Finance Flashcards
Why are financial objectives needed?
Measure financial performance
Maintain the business as a going concern
For decision making
Information provision for various stakeholders
For comparison purposes
What are the two forms of accounting?
Financial
Management
What are the 7 Accounting Concepts?
Consistency Going Concern Matching Materiality Objectivity Prudence Realisation
What is consistency?
Transactions and valuations are treated the same way period on period.
What is going concern?
That unless there is evidence, the company isn’t going broke.
What is matching?
The date used for transactions is when it occurred not when its paid.
What is Materiality?
Accounting is concerned with the big picture, a business would not spend time calculating every single asset if it has no value.
What is objectivity?
Accounts must be realistic and therefore based on factors not opinions or guesses.
What is prudence?
Not overstating the financial situation, it is right to understate the level of profits and overstate the level of losses.
What is realisation?
Realisation of ownership takes place when the legal ownership changes hands and not when payment is payment.
What does GAAP stand for?
Generally accepted accountancy practice
What is Generally accepted accountancy practice?
A framework of accounting rules and principles.
What are types of internal sources of finance?
Retained profits
Working Capital
Sale of assets
What is working capital?
Reducing the volume of stock held
Delaying payment to creditors
Encouraging debtors to pay on time.
What is external short term sources of finance?
Overdraft
Trade Credit
Debt Factoring
What is an overdraft?
When you reach a negative bank account balance, and pay interest daily on this balance.
What is trade credit?
When you buy stock but don’t pay instantly.
What is Debt factoring?
When you sell your debts to a debt factoring company
What types of external medium term sources of finance are there?
Medium term bank loan
Leasing
Hire purchase
What is leasing?
Where monthly payments are made for use of equipment such as a car. Leased equipment is rented and not owned by the firm.
What is hire purchase?
Similar to leasing where monthly payments are made for equipment such as computers, at the end of the payment the business keeps the asset.
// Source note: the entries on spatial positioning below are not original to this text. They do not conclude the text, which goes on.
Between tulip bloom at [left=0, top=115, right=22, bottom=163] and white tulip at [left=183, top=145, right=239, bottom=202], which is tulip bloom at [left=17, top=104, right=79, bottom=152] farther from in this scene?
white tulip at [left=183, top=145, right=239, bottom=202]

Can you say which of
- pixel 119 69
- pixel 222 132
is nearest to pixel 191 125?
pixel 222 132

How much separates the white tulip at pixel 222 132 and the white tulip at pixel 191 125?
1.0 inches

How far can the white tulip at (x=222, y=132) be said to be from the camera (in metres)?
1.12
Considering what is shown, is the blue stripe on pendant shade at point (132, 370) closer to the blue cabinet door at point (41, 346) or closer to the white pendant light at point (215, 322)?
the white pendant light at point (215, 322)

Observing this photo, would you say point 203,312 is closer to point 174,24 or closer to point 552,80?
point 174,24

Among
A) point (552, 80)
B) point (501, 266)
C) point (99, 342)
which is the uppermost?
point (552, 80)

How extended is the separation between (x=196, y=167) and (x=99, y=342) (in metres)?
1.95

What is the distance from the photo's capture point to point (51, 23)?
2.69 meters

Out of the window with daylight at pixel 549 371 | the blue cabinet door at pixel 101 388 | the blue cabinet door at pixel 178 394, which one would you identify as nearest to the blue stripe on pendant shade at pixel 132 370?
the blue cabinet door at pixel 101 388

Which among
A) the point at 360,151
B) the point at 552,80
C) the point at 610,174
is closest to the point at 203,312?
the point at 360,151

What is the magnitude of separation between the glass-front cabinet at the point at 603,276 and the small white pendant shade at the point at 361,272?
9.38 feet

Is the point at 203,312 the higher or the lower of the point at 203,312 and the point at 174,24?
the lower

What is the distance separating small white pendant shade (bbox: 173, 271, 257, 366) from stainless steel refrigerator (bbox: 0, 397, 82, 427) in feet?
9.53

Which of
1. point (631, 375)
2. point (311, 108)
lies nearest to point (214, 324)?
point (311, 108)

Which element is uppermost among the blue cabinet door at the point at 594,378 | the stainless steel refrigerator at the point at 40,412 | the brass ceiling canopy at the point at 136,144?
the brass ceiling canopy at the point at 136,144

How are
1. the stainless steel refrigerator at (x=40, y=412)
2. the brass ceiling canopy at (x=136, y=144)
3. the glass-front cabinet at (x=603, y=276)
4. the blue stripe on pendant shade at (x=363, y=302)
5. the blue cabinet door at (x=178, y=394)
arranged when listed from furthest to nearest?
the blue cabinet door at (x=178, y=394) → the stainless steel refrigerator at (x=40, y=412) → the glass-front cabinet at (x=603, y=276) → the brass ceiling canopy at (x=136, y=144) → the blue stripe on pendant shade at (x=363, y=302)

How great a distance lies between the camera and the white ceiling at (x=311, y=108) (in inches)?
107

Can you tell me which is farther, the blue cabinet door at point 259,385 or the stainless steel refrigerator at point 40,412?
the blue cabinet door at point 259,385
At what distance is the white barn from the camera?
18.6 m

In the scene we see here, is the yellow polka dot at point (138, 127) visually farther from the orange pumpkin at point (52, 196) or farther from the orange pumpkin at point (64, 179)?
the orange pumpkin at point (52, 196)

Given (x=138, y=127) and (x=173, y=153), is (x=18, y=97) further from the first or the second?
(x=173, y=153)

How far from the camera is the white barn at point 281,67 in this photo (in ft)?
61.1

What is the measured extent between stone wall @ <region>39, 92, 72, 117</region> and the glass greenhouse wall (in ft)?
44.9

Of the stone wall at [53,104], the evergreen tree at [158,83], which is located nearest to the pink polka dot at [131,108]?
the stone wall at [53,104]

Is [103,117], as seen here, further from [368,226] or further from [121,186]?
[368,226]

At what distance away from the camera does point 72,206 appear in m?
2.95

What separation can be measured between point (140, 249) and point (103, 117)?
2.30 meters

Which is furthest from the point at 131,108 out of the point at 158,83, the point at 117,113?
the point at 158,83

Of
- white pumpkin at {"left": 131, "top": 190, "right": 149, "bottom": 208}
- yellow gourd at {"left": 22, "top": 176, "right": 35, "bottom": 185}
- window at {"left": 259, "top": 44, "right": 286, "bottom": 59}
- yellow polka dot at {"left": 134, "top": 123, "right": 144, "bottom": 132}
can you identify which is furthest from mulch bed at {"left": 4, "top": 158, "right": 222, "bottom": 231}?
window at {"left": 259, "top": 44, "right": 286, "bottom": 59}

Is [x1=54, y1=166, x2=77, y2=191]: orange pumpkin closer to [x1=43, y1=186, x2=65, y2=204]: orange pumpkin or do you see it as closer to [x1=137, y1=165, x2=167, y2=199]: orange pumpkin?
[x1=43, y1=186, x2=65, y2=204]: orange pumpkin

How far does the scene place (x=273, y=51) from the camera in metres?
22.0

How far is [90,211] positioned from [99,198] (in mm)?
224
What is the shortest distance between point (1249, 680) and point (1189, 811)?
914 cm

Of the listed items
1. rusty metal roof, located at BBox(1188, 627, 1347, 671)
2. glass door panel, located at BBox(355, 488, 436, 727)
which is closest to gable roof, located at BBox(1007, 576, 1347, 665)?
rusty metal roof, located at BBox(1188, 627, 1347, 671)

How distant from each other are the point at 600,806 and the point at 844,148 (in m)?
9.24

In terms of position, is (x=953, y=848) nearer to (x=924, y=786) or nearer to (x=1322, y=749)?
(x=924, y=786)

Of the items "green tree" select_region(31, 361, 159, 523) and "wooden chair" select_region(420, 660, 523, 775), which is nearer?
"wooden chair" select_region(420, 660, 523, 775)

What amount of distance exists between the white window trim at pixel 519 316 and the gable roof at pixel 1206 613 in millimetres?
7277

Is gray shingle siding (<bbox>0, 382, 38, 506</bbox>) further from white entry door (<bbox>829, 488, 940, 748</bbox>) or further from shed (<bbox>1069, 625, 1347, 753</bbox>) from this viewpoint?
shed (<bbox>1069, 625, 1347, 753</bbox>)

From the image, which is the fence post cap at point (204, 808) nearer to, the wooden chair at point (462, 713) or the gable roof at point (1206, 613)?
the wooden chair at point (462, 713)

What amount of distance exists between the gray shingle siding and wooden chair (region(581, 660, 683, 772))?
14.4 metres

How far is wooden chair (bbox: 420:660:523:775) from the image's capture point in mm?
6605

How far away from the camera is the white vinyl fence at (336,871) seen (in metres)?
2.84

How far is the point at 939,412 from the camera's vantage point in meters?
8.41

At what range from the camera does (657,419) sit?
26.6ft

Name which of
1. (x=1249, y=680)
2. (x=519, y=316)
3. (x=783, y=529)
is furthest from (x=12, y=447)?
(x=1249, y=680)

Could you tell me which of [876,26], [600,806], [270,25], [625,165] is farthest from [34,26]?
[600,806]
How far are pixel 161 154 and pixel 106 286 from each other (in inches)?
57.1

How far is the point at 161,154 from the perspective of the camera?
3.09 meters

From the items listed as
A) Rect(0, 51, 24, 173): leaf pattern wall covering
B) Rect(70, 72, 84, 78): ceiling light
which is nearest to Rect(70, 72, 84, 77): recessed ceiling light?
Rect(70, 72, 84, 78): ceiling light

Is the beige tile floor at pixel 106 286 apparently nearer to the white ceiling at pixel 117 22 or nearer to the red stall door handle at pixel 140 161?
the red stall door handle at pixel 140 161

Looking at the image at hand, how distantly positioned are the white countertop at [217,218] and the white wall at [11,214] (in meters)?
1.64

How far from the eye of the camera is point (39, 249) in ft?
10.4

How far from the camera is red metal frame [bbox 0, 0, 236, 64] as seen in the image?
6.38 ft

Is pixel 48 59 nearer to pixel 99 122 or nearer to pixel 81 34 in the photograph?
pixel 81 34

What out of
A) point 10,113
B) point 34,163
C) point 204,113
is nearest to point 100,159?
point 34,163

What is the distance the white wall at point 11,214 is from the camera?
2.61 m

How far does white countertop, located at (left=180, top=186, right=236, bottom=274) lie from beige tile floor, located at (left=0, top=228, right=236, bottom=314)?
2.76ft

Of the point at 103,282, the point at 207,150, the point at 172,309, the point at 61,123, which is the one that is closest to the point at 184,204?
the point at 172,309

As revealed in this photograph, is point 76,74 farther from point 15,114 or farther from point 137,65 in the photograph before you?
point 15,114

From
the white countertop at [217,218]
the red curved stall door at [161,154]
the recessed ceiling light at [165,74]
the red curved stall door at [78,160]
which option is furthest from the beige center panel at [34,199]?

What types of external long term sources of finances are there?
Long term bank loan Debentures Share capital Venture Capitalist Sale and Leaseback Government Grants Mortgage
What are debentures?
A debenture is a form of long term loan issued by the company against the assets of the business
What are government grants?
The UK Govt does give grants to business (e.g.
individuals to help them get started and larger companies for relocating to a specific area that the Govt
want to regenerate.
What are the factors affecting what source of finance to use?
Size of the business, e.g. PLC has more options than sole traders
Short, Medium, Long term
Security, the more assets the business have the easier it is to secure a source of finance.
Cost- How much interest is paid?
Risk- If the loan cannot be repaid then assets may be at risk causing the business to fail
Control- If a business issues shares owners may lose control over the business
Why do businesses need finance?
Setting up a new business Finance working capital Expansion of assets Expansion Research and Development Business Stability Market Strategies
What are stepped fixed costs?
In the long term fixed costs may not be constant, an increase in sales may lead to an increase in fixed costs.
What is marginal cost?
The cost of producing one extra unit.
What is social cost?
Social cost is the total cost to society, from the production or consumption of a good or service that the business doesn’t always include in its costs.
What is standard costing?
Is the cost that business would normally expect for the production of a product.
What is absorption costing?
All manufacturing costs are allocated to products.
What is the problem with absorption costing?
When absorption costing is calculated fixed overheads are based on an estimate when allocated to the products as they are unknown.
What is marginal costing?
Only variable manufacturing costs are allocated to the product.
What is a cost centre?
Is a specific part of a business where costs can be identified and allocated with reasonable ease.